Secured Capital holds $175m first closing

The Tokyo-based firm becomes one of a small handful of managers to attract equity to a blind-pool real estate vehicle in Asia during 2012.

Secured Capital, the Tokyo-based private equity real estate firm, has attracted $175 million of equity for the first closing of its latest opportunity fund.

The firm said in a notice today that it formally began fundraising for its Secured Capital Real Estate Partners V (SCREPV) fund in the fourth quarter of last year and that it expected to hold a final closing for the vehicle at $1 billion before the end of March 2013.

This represents a slight shift in timescales from the firm’s pre-launch expectation of a first closing in the last quarter of last year and a final closing at the end of this year.

Nonetheless, Secured Capital becomes one of a small handful of private equity real estate firms to hold closings on traditional investment funds in 2012. According to PERE’s Capital Watch, just $1.12 billion was raised for value-added and opportunity funds in the year to July. In Japan, only Fortress Investment Group and GreenOak Real Estate have also attracted significant capital for their funds.

Furthermore, Secured Capital has also had capital raising success for other investment vehicles. Earlier this month, the firm brought its 18-month, core-plus, club-fund with Aviva Investors – the Tokyo Recovery Fund – to $212 million thanks to a second closing of $90 million.

At the time of SCREPV’s launch, Secured Capital said it would be mainly used to invest in distressed real estate situations and debt in Japan although it could invest up to 40 percent of the vehicle’s capital in China should the appropriate opportunities arise.
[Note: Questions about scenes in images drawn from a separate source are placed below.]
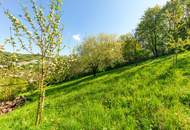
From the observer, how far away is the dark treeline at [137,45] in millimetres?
20614

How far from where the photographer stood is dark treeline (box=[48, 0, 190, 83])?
2061 centimetres

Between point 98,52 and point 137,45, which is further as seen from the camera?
point 137,45

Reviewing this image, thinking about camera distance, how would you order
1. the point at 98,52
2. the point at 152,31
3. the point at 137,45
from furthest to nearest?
the point at 152,31, the point at 137,45, the point at 98,52

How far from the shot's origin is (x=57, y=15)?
32.9 feet

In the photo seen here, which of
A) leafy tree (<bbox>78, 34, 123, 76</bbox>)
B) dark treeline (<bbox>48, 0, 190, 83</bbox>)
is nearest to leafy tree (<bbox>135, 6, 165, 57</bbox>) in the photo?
dark treeline (<bbox>48, 0, 190, 83</bbox>)

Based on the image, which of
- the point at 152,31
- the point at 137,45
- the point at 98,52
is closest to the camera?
the point at 98,52

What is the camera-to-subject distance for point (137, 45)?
63.1m

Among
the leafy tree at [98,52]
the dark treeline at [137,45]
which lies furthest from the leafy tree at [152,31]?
the leafy tree at [98,52]

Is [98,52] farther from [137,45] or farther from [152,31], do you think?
[152,31]

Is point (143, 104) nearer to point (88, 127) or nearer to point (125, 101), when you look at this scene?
point (125, 101)

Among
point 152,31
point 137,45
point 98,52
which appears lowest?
point 98,52

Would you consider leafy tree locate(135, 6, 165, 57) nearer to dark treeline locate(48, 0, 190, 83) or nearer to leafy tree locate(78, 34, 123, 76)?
dark treeline locate(48, 0, 190, 83)

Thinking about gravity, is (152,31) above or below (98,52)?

At that time, J-P Toppino, president and chief investment officer of the firm told PERE the debt portion of the firm’s strategy revolved around the scale of the country’s maturing CMBS and the need for Japan’s banks to impair their holdings from 3 percent to 1 percent which he described as a “$70 billion to $80 billion opportunity.” He said: “My view is that next year there could be pretty good plays to be done.”

SCREPV is expected to run for eight years with options for two one-year extensions. Its investments are expected to generate an internal rate of return of between 17 percent and 20 percent and a 2x equity multiple.